Thin uses eventmachine already, which should be the most plug an play implementation for this specific case, but it doesn't handle blocking operations automatically, and any blocking IO you make during a request will block the main thread, see: http://stackoverflow.com/questions/19738489/does-thin-block-main-thread-when-doing-io
When you use thin and eventmachine for IO operations together, you can get the best amount of concurrency, that's even better than puma with real threads.
As a simple example, imagine you have 100 clients trying to get files, but 20 of them are requesting from a high latency connection (3G mobile). And the other 80 are on high speed fiber optic connection.
The ones on high latency will block the connection code for a lot longer than the others with fiber, and because of that, everybody will be slowed down.
In an evented environment, the IO part of the code will be resumed in a high frequency by the fibers one, and in a low frequency by the 3G mobile clients, but speed, from the perspective of server load/work, will be the same for both, or in other words, will be evenly distributed.

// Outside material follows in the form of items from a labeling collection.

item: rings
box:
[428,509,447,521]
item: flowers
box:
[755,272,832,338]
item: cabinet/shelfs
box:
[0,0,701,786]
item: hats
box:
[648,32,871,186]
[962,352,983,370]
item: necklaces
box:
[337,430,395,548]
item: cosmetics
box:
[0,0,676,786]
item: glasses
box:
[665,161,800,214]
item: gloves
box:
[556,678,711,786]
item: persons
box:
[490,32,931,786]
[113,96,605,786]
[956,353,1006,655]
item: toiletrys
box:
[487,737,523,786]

While I focused more on the clients accessing a resource (this is mostly handled by thin itself), the other important piece in the puzzle is the resource you are accessing that needs to go to the disk and do IO (git).
While disk can be faster, slow, depending on a lot of factors, when you use evented communications, it's the same principle I've exemplified above. While your code is waiting for the chunck of data, it will be doing other tasks that are being required.
For Java, some other implementation is likely necessary.